● The problem
Render the data as a Markdown table with columns Number and Line, starting at the line containing "Graded 2025 Topps" and ending at the line containing "Cercei aur galben copii cirese - DA356 Cercei", with both included. Skip blank lines and leave the pictures out.

● Materials provided
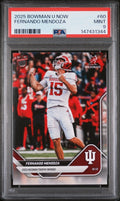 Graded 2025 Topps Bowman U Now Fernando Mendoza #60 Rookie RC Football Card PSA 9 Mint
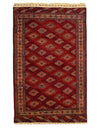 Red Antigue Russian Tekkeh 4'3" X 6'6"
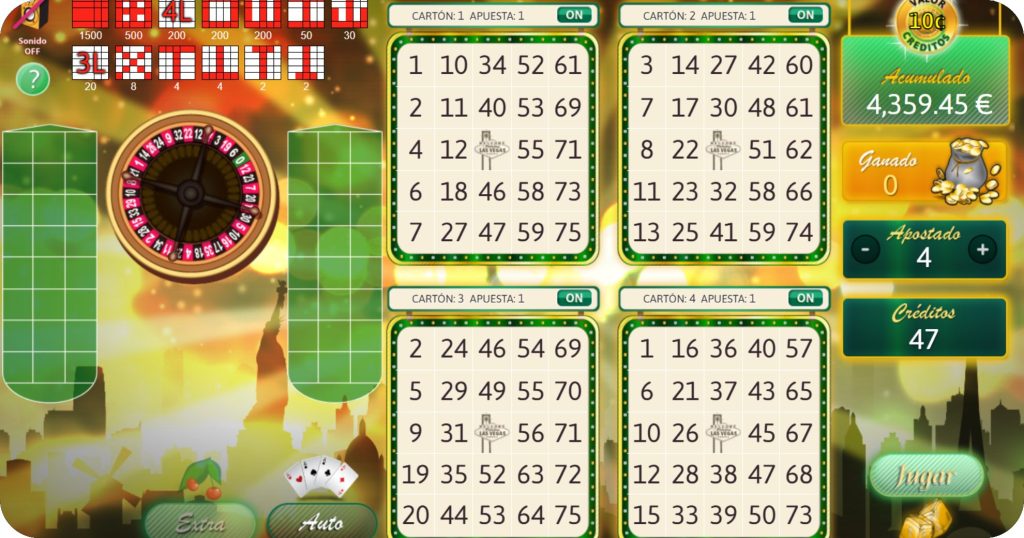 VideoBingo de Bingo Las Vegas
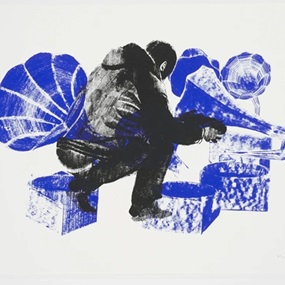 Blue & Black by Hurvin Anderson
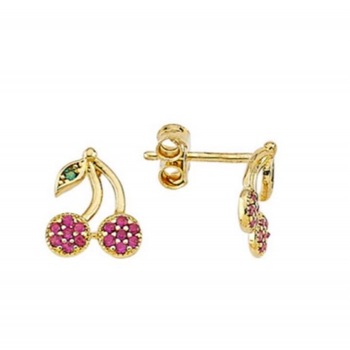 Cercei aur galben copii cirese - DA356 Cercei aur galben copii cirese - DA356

---

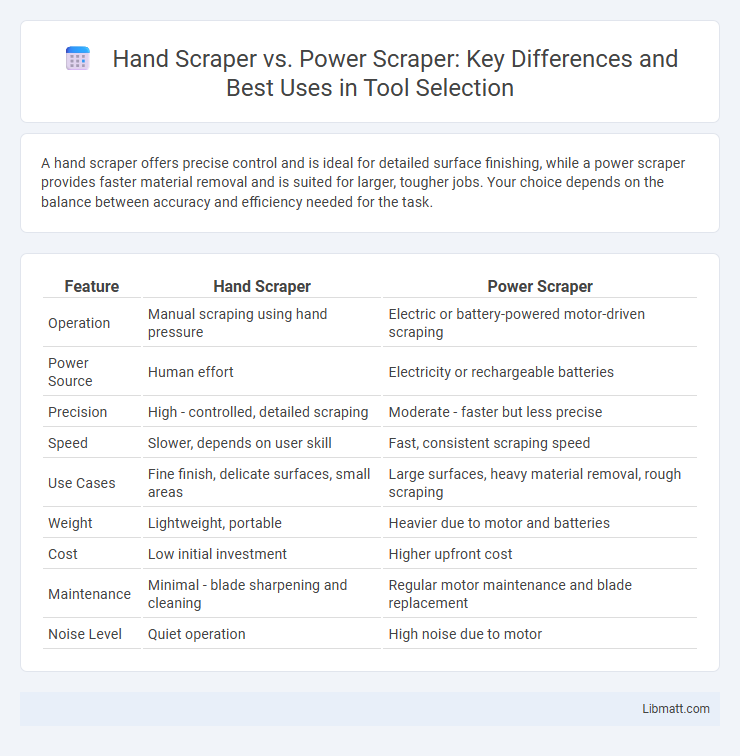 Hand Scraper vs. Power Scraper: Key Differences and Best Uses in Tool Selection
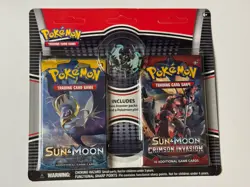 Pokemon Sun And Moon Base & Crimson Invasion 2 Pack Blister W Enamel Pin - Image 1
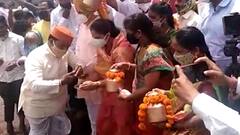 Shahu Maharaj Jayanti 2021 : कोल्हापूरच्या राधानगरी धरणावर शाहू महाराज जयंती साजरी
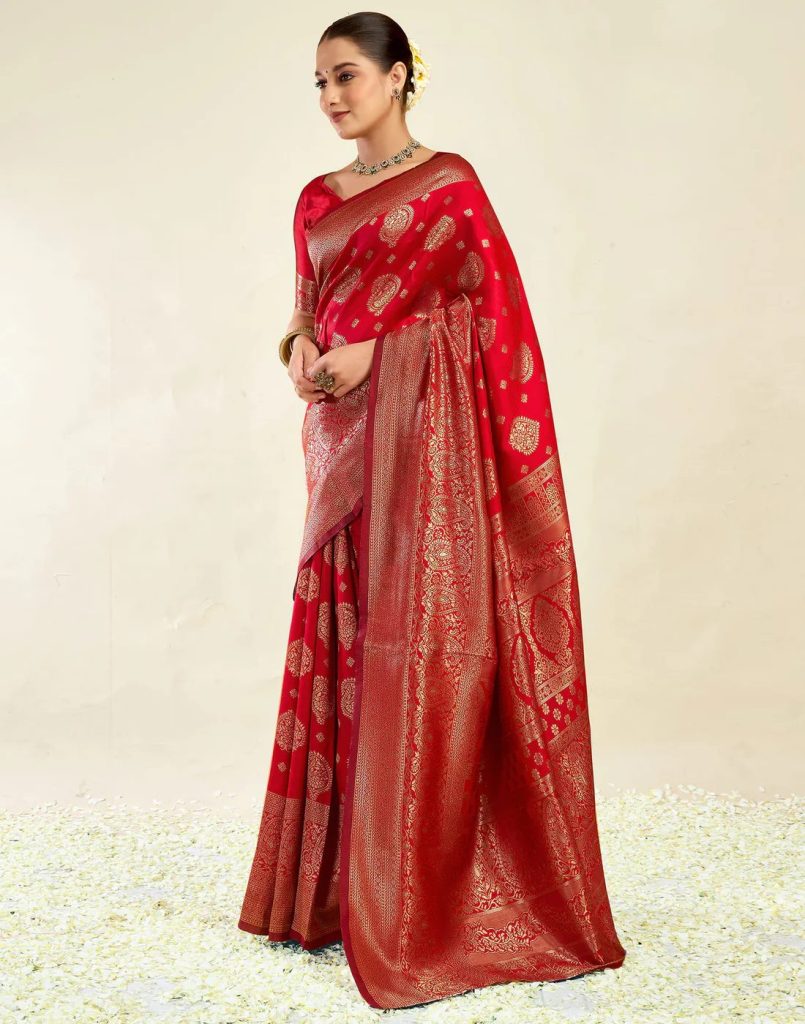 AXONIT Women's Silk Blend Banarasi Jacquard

● Written response
| Number | Line |
|---|---|
| 1 |  Graded 2025 Topps Bowman U Now Fernando Mendoza #60 Rookie RC Football Card PSA 9 Mint |
| 2 |  Red Antigue Russian Tekkeh 4'3" X 6'6" |
| 3 |  VideoBingo de Bingo Las Vegas |
| 4 |  Blue & Black by Hurvin Anderson |
| 5 |  Cercei aur galben copii cirese - DA356 Cercei aur galben copii cirese - DA356 |